Hamburgs are also very cold hardy. They don’t need too much help to survive. If they have access to a free range environment, Hamburg chickens also make incredible foragers, meaning that they can supplement their diet and save you money on feed (not to mention keep pests to a minimum around the farm or garden.) Though other breeds have eclipsed it as a go-to choice for egg-seekers, Hamburgs can still get it done on the farm.
As of 2016 there are 11 different color varieties of Hamburg chickens, but only six of which are recognized by the Standard of Perfection. Of those six, we find the Golden Spangled, Golden Penciled, Silver Penciled, and Silver Spangled varieties to be the most beautiful!
The Silver Spangled Hamburg
All Hamburg color varieties have a medium sized rose comb. Silver Spangled males have white feathers with black tips on their head and hackle. The saddle has similar feathers but they are a bit thicker. The male’s sickles (long tail feathers) are longer with a slightly thicker tip. Most of the male’s plumage is similar throughout, though on the wing the spangled color pattern seems to lineup, whereas it might seem random on other parts of the bird.
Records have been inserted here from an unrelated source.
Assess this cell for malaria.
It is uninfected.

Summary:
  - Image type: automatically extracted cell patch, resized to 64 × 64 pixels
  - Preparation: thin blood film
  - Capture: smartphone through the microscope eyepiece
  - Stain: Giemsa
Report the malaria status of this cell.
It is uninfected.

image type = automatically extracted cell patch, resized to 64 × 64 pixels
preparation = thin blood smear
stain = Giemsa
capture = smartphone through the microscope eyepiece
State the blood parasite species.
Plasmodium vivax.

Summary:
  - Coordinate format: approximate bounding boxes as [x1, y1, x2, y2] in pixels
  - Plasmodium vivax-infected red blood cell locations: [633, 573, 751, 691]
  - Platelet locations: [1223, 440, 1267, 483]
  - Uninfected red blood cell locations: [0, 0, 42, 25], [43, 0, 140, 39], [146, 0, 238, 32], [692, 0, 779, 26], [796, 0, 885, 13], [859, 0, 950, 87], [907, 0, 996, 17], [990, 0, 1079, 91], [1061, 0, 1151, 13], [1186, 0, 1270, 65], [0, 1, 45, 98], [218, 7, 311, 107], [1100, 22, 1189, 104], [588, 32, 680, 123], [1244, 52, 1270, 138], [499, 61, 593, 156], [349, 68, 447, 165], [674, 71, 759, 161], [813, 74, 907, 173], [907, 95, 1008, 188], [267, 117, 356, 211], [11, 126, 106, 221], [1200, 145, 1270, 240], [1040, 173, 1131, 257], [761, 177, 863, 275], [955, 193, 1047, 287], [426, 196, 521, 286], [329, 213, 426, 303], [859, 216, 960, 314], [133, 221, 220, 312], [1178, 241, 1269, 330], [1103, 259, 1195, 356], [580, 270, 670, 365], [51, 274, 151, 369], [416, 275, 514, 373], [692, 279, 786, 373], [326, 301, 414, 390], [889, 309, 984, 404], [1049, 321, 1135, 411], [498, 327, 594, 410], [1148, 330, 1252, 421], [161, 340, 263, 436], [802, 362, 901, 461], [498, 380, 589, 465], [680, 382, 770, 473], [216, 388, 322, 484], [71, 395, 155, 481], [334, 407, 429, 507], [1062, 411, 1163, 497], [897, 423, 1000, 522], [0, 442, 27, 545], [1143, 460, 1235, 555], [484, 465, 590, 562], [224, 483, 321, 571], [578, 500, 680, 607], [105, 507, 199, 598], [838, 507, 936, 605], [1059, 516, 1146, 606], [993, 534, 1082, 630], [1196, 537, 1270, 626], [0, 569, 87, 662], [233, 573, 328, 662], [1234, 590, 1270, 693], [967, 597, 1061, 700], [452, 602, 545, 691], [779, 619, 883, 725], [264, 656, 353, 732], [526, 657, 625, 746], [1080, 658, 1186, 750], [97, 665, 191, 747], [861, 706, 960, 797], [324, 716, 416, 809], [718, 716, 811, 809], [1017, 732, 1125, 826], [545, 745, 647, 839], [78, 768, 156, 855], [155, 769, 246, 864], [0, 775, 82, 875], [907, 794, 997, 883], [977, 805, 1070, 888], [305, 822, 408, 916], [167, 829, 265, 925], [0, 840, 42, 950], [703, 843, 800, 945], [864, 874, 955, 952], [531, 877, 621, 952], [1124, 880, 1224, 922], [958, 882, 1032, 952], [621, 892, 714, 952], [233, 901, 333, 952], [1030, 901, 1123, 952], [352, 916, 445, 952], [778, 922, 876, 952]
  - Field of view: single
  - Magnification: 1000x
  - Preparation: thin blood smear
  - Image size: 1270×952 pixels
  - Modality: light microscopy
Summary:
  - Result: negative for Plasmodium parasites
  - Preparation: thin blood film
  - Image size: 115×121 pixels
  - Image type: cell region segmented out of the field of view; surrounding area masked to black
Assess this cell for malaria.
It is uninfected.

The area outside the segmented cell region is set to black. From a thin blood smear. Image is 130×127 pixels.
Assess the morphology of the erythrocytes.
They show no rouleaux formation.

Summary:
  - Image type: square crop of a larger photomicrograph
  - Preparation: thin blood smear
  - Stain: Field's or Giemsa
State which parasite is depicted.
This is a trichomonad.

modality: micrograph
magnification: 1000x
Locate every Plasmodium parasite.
Females look similar to males but with slightly smaller wing tips on their head and neck. They also have more black spots than males. Both sexes have a dark horn colored beak.
The Golden Spangled Hamburg
Golden Spangled Hamburgs have a similar appearance to Silver Spangled Hamburgs except instead of a silver or white base and black dots, they have a golden or mahogany base with black dots.
The Silver Penciled Hamburg
The Penciled varieties of Hamburgs are interesting due to the difference in plumage between males and females. A Silver Penciled male has mainly white feathers. But it does have black sickle feathers and coverts with a fine white lining around the edges of both. Their wing coverts are also mainly white with black upper webs. The sides of the bird’s body feathers below the wings have penciled black bars.
The hen has a white head, neck, and primary wings, but their body, breast, lower thighs, front of their neck, back, main tail, tail coverts, wing fronts and more (so yeah basically the rest of their body) are white with each feather having equidistant parallel bars of alternating white and greenish black coloring.
This is quite a rare and beautiful color variety that is known to be a hot topic at whatever exhibition show you may find them.
The Golden Penciled Hamburg
Like the difference between Golden and Silver Spangled color patterns, the difference between Golden and Silver Penciled is pretty simple. The Golden Penciled Hamburg has the same discrepancy between male and female plumage, but with a golden mahogany base instead of white or silver.
Like its Silver Penciled counterparts, these birds are also popular at chicken or bird exhibitions.